The Bank of England kept its benchmark interest rate on hold Thursday as cooling inflation eases the pressure for higher borrowing costs.
The U.K. central bank said its rate-setting panel agreed to leave the benchmark rate at a low of 0.5% and the size of the BOE's bond portfolio at 375 billion pounds ($587.3 billion) following its two-day meeting.
Sterling and U.K. government bonds were broadly unmoved by the decision, which had been expected.
Central banks around the world are grappling with low inflation and the BOE is no exception, despite the U.K.'s relatively fast pace of economic growth. The economy expanded at an annualized rate of around 3% in the first nine months of the year and the International Monetary Fund predicts the U.K. will be the fastest-growing developed nation this year, although the economy's pace is expected to slacken in 2015.
Annual inflation in the U.K. was 1.3% in October and BOE officials expect it to cool further in the months ahead, dragged lower by plunging prices for food, oil and other commodities.

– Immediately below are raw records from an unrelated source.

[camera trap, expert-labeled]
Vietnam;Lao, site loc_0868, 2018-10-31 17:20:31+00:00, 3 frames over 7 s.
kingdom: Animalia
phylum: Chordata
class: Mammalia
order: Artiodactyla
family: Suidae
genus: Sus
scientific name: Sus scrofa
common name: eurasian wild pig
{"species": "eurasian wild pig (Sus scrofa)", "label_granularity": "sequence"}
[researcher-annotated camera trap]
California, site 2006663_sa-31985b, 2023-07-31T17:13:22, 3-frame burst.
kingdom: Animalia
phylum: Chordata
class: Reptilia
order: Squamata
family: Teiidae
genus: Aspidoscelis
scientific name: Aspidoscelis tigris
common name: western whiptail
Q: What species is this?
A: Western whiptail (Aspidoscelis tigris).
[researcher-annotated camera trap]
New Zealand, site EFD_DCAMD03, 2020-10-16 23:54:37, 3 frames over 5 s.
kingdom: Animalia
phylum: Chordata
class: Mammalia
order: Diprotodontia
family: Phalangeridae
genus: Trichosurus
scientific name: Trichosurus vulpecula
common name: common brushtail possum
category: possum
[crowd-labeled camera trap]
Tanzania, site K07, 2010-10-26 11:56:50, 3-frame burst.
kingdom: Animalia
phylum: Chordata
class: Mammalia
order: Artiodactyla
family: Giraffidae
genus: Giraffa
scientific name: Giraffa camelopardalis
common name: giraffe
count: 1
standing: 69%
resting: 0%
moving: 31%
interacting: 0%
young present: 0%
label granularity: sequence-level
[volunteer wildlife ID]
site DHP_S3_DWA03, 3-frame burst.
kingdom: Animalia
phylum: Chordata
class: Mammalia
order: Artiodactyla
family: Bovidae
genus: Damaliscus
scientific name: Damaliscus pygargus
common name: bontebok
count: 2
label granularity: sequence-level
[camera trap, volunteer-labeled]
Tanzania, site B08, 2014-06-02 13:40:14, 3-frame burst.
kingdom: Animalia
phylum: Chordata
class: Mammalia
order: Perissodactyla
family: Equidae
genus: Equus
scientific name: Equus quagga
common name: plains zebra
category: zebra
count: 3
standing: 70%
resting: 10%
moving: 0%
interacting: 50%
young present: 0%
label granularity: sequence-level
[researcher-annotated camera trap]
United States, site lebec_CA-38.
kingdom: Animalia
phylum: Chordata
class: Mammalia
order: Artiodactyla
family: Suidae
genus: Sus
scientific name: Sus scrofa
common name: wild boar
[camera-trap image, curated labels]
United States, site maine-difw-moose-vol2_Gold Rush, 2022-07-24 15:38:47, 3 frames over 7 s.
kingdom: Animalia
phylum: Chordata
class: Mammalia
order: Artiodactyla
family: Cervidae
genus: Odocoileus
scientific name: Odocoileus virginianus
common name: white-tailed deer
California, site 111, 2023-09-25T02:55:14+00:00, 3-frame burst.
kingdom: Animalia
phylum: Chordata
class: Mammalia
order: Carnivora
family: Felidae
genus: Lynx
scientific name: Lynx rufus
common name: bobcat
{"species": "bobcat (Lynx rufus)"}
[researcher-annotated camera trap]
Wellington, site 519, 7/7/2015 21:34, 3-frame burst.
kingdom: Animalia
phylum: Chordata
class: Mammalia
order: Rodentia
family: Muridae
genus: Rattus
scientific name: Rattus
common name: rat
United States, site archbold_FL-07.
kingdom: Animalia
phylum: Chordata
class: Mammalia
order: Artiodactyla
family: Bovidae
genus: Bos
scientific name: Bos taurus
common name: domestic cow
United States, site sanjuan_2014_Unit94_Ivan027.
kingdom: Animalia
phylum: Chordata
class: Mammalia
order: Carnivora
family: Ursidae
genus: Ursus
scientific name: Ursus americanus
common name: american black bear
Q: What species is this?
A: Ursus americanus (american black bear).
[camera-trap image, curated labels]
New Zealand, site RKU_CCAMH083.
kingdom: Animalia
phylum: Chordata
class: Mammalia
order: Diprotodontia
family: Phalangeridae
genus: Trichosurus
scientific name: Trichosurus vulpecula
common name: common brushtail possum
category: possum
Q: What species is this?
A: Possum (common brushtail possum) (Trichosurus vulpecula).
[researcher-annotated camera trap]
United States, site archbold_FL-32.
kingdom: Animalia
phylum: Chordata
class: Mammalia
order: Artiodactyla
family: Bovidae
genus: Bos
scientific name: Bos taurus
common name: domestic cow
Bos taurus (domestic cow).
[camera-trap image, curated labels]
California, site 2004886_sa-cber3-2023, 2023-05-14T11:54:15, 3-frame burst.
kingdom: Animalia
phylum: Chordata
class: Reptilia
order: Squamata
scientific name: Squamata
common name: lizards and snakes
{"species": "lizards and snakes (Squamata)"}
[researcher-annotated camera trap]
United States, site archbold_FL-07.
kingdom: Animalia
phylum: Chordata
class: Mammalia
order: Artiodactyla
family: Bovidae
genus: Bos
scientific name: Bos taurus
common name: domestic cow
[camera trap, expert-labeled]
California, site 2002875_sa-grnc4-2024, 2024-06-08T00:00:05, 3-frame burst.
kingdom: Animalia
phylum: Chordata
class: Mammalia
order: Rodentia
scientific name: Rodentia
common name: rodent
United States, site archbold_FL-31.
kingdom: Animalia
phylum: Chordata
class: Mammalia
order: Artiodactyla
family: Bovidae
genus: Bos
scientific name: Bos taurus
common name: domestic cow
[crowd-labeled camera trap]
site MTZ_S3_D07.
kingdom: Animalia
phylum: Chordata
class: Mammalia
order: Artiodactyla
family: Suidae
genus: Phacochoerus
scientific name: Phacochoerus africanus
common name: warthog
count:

BOE Governor Mark Carney told lawmakers in recent testimony he expects the annual rate will soon dip below 1%, a decline that would oblige him to write to Treasury chief George Osborne explaining how the BOE intends to get inflation back to its 2% target.
Subdued inflation is proving a boon for Mr. Osborne, who has fallen behind in his efforts to plug a shortfall between government spending and income. New forecasts for Britain's public finances published Wednesday showed weak price growth means future spending on welfare will rise more slowly than expected, helping Mr. Osborne to narrow the deficit.
Weak inflation is also reducing the pressure on the BOE to lift interest rates. The central bank's November forecasts showed inflation rising slowly back to 2% by late 2017 provided interest rates nudge up at the gradual pace expected in financial markets. Investors expect the first rise in borrowing costs towards the end of 2015 or early 2016, according to overnight interest rates that hug the BOE's benchmark rate.
Central banks are increasingly charting different paths. The BOE and the Federal Reserve are inching towards raising short-term interest rates as their economies accelerate. The European Central Bank and the Bank of Japan, by contrast, are ramping up their stimulus efforts to lift prices and spur growth.